第30話「侵攻」

◆ ◆ ◆ ◆ ◆


 ガルグによるルリアル征伐が決定してから、五日が経過した。

 もともと二千の兵は西方に向かう予定で、すでに武器や兵糧を西の宿営地に輸送しつつあったので進発が遅れてしまった。


 ドゥダーグは粗暴なようで意外とで細心の注意を払う男であり、城下の兵士には最低限の装備しかさせない(徹底的な思想教育を受けた近衛兵を除く)。ゆえに、すぐに動こうにも武器がない状態だったので出発できなかったのだ。

 そして、武装の受け渡しは城外という徹底ぶりである。


 なお、一週間ほど休養してから西方に向かう予定であった兵士たちは急遽休暇を切り上げられた上に東のルリアルへ向かうことになって不満が溜まっている状態だ。  もっとも、ドゥダーグに文句を言おうものなら即座に首が物理的に飛ぶので、誰もなにも言わないが。


 こうして兵に理不尽な指示を出すのも、ドゥダーグ流のやり方である。

 独裁的で強権的な手法で将兵にストレスを溜めさせてから、それを戦場や敵国の領内で発散させるのだ。


 ガルグ軍は敵国に侵攻するとき、日頃の鬱憤を晴らすかのように乱暴狼藉の限りを尽くし、軍の通り過ぎた跡にはなにも残らない。


 金目のものや食料を奪うのは序の口で、ストレス発散のためだけに無抵抗の村人を斬り殺したり家屋に火を放ったりと、その性質は暴虐そのものである。

 ガルグ軍と言えば、近隣から忌み嫌われ、恐れられていた。


 だが――今回は、あてが外れた。


「むうぅ、この村も、もぬけの殻か!」


 ルリエル領内に入ってから三つ目の村にさしかかったが、どの村も無人だった。

 すぐに持ち運べぬような袋に入った重い食料こそ置いてあるが、金目のものはほとんどない。銀貨など農民が持ってないのはわかるがが、銅貨すらない。

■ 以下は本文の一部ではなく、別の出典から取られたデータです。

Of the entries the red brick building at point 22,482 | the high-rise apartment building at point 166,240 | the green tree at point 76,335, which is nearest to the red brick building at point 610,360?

 どうやらこちらの進軍が遅れている間に、ルリアルは民に金目のものを持たせて避難させたらしい。


「ふんっ、なんと、愚かな連中よ! 領内の村人を全員入城させるとでもいうのか? そんなことをすれば消費する食料は莫大な量となり、勝手に自滅するというものなのだ! それもわからぬとは愚かなものよ!」


 ズフォルクは嘲るが、楽しみにしていた乱暴狼藉を楽しむことができずにストレスが溜まっているのは兵と同様だった。


 ちなみに、ルリアル城までは馬で行けば一日の距離だが、二千もの兵を率いていくとそれなりに日数がかかる。


 むしろ、行軍速度をわざと落として略奪を楽しむのがガルグ流進軍であった。

 その楽しみがなくなり、将兵はかなり苛立っている。

 ガルグ軍の本質は、軍隊というよりも荒くれ者の集団と言ったほうがいい。


「むしゃくしゃくしてやってられねぇぜ! 火だ、火を放て! ヒャッハーッ!」

「まったく、ルリアルはしけた国だぜぇ! おらぁ! こんなボロ家ぶち壊してやる!」


 ストレスのあまり兵士たちが勝手に住居に放火をしたり、家の破壊を始めた。

 それに触発されて、ほかの兵士たちも暴れ始めるような有様だ。


「ふんっ……」


 本来なら総大将である自分の命令を聞かずに勝手なことをすることは厳罰に処されるべきところだが、ストレスが溜まりすぎるのもよくない。

 ルリアル城下に至るまであと村がいくつもある。そのうちのひとつぐらい焼き払っても問題なかろう。


 軍事的にはまったく無意味どころか休息場所を失うというバカげた行動ではあるが、これでガス抜きになるのなら安いものだ。

 そういう計算のもと、ズフォルクは兵が暴れるのを黙認した。


「…………」


 ――そんなガルグ軍を遠く離れた木陰から見ている者がいることに、ズフォルク始めガルグの将兵たちはまるで気がつかなかった。